Yuuto paced back and forth, muttering to himself.
"Taijutsu… Taijutsu…"
Then it hit him.
"Wait—didn't I watch a movie once where a martial arts master compared dance to combat?"
Yes. It was The Final Master. The protagonist watched a Russian dancer and admired how her footwork and muscle control mirrored that of a fighter.
"If I can't train openly as a fighter… I can train as a dancer!"
"When Madara shows up asking who wants to dance—I'll be like: 'Hit it. White Gold Disco, cue music!'"
Thanks to humanity's endless well of online content, Yuuto had an answer for everything.
Want to train footwork and leg strength? Use Ghost Steps.
Need arm flow and muscle rhythm? Try Street Dance.
Finger dexterity for hand seals? Finger Tutting.
Weapons handling? Spear Dance.
Flexibility and grace? Peacock Dance.
"The more I think about it, the more I realize—Dancing as Martial Arts is actually viable!"
And the best part?
"Nobody takes a dancing ninja seriously."
To most people, dancing was frivolous. A waste of time.
No one would see a dancer as a threat—which made it the perfect disguise.
Just like how everyone underestimated Killer Bee before he showed what he was really capable of.
"Looking at you, Sasuke."
Plus, Yuuto genuinely enjoyed dancing. Back in his old life, dance trends like square dancing, TikTok shuffles, club-style body rolls, and pop-locks were everywhere.
He didn't dance because he lacked interest—just energy.
"Long hours. Commuting. Adult life had drained all the fun out of me…"
He thought back to an old Stephen Chow quote:
"I'm extremely busy and running around requires a lot of energy."
But it wasn't just dancing.
Old dreams began to surface—dreams he had long since buried under the weight of life.
I wanted to be an astronaut.A scientist.Fly fighter jets.Play the erhu, the piano, the violin.Stand before millions and perform "Night of Confession" to thunderous applause.
And now?
He was five years old again.
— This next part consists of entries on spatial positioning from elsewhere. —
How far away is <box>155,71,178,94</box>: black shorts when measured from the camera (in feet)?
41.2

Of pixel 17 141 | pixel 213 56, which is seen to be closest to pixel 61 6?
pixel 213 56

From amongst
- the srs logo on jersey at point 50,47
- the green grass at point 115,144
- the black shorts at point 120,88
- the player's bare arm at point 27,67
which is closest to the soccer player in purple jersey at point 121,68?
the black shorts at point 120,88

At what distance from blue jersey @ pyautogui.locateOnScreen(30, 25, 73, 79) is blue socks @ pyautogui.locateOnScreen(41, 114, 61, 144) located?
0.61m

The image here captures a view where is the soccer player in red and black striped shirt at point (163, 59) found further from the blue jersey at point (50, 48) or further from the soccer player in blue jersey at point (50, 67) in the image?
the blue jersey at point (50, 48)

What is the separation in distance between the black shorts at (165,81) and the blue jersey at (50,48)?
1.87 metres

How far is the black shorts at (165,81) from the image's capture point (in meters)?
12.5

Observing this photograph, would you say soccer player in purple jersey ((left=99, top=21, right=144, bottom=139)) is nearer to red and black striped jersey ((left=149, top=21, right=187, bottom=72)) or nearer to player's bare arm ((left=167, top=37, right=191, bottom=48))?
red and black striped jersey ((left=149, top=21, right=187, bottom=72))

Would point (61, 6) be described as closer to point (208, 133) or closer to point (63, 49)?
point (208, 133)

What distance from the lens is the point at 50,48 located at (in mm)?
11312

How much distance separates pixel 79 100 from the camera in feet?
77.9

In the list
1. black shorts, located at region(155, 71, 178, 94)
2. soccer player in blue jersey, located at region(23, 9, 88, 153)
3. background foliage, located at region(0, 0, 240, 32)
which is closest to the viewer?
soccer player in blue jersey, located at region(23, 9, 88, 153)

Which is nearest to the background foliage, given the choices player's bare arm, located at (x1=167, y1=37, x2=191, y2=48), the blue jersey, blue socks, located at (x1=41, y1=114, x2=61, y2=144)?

In a world where chakra was real. Where anything was possible.
"Is this second life really just about becoming a cold-blooded ninja? Another cog in the kill-or-be-killed machine?"
No.
"I'm not just some guy who crossed into Naruto's world."
I'm a 28-year-old washed-out dreamer who was handed another shot at childhood.
This was youth. This was hope. This was a future yet unwritten.